* START TEXT TO READ *
# Zebralight still the way to go for a AA headlamp?



## jabe1 (Sep 9, 2018)

I'm looking for single AA, that can be locked out, or no parasitic drain. Neutral or high cri. More flood than throw. Ipx8 preferably. 14500 compatibility is a bonus, but not necessary.
This will be my primary headlamp, replacing an old rayovac 1xAA that has been a real trooper, but now goes into glove box duty.


----------



## likethevegetable (Sep 9, 2018)

IMO yes, but I've only had a few other AA lights. They dropped 14500 compatibility unfortunately. I have the H53c and ordered an H53Fc, the frosted optics are great on my H600Fc. There have been some complaints about poor green tints on the c's, so if you are picky, I would recommend asking the seller too choose a good one.


----------



## markr6 (Sep 10, 2018)

likethevegetable said:


> There have been some complaints about poor green tints on the c's, so if you are picky, I would recommend asking the seller too choose a good one.



I wish my local seller was still around. I went there in person and tried about a dozen lights out of a box (guessing about 50 or so lights in each box). They we're pretty much all completely different from the next one! The tint lottery is no fun to play.


----------



## likethevegetable (Sep 10, 2018)

markr6 said:


> I wish my local seller was still around. I went there in person and tried about a dozen lights out of a box (guessing about 50 or so lights in each box). They we're pretty much all completely different from the next one! The tint lottery is no fun to play.



Ahhh that would be amazing. It would be great comparing the c, d, and w tints too. 

I ordered the H53Fc from NKON and to my disappointment, it was green as all heck compared to my yellow H53c. At the cost of return shipping, I sent it back and Elmer kindly suggested that he would select a good tint. Still waiting for the shipping notice on the new one, should be this week... fingers crossed! Funny enough, return shipping to the Netherlands is cheaper than shipping within Canada or to the USA...

On another note, the anodization lottery is real too; my (likely first production run) H53c has beautiful anodizing, much darker and thicker compared with my H600Fc IV and the returned H53Fc.

On another unrelated note, the hotspot of the H53Fc was more pronounced than my H600Fc IV's. The different emitters and reflectors played a bigger role in determining the beam shape than I anticipated.


----------



## jabe1 (Sep 10, 2018)

Thanks for the responses. The dreaded tint lottery rears it's ugly head again.
This is the first I've heard of anodizing issues though. This creates a conundrum now, if the recommended light has this many potential issues, how bad are the rest?
Should I maybe just get the Thrunight th20? Has anyone abused one of those and had it survive?


----------



## likethevegetable (Sep 10, 2018)

jabe1 said:


> Thanks for the responses. The dreaded tint lottery rears it's ugly head again.
> This is the first I've heard of anodizing issues though. This creates a conundrum now, if the recommended light has this many potential issues, how bad are the rest?
> Should I maybe just get the Thrunight th20? Has anyone abused one of those and had it survive?
* END TEXT TO READ *
* START DATA SECTION *
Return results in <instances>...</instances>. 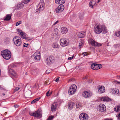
* END DATA SECTION *
WRITTEN TASK
Carry the headlamp thread forward from its last post. The data above is unrelated to the headlamp thread.

TASK RESPONSE
I wouldn't say there's anything wrong the ano quality control, just two lights weren't as nice as my H53c. 

I've gifted two TH20's (played around with them first) to non-flashaholic friends and families, it's a good light, but nowhere near the ZL experience IMO.


----------



## Lynx_Arc (Sep 10, 2018)

I have replaced my old 1AA Rayovac also but instead of going with another AA based headlamp I chose a 1x18650 headlamp instead.


----------



## markr6 (Sep 11, 2018)

I found the anodizing to be exceptional, and VERY consistent, on all the lights I purchased since about 2015. Before then, you got thin anodizing, thick anodizing, greyish, olive, etc. That inconsistency was very annoying since you were already guessing on what kind of tint you would get.


----------



## mightysparrow (Sep 17, 2018)

For AA, I would still go with either the Zebralight or a Manker E03h in neutral tint. The quality of the Zebra is superior overall, but the Manker is still very good at a bargain price and comes with the bonus of the removable diffusers in white, red , and green.

For 18650 I have a Zebralight 600w Mk II that’s great, but I just bought a Nitecore H30 neutral to try. Haven’t received it yet, but i think it’s a good value, especially on sale as mine was.


----------



## dealgrabber2002 (Sep 19, 2018)

The one thing that bugs me personally about zebralight is it has way too many modes. Like Low1, low2, mid1, mid1, etc..

Again, that's just me. I am a simple guy. I have 2 Zebralights H51W and H51WF that I hardly use. Like other said, their quality is very good.


----------



## twistedraven (Sep 19, 2018)

In practice, Zebralights are low,mid,high-- 3 modes when in use. Zebralight offers you alternative modes if you want to fine tune your output depending on your usage.


----------



## markr6 (Sep 19, 2018)

twistedraven said:


> In practice, Zebralights are low,mid,high-- 3 modes when in use. Zebralight offers you alternative modes if you want to fine tune your output depending on your usage.



Yes, a 3-mode light out of the box with appropriately-set sublevels...if you even want to mess with them.


----------



## Swedpat (Sep 19, 2018)

I think Zebralight still is the way to go for an AA headlamp. Small and lightweight and very robust built. Complicated but pretty simple at the same time. Several different tints available. Especially H53c with 4000K high CRI is great in my opinion. Awesome incandescent reminding tint!


----------



## alpg88 (Sep 19, 2018)

anyone tried skilhunt h15? i saw one on ebay not long ago, looks like small h02\3


----------



## jabe1 (Sep 19, 2018)

I just ordered the H53fc. Should be here Monday or so. I'll check back in and give my impressions shortly thereafter.


----------



## Zenster (Oct 1, 2018)

I'm looking at the Zebralights myself (again), but I am confused by how many different models they have now.
Can someone point me to whichever AA ZL headlight that is warmish, bright, and sort of floody? I use Eneloops exclusively for power.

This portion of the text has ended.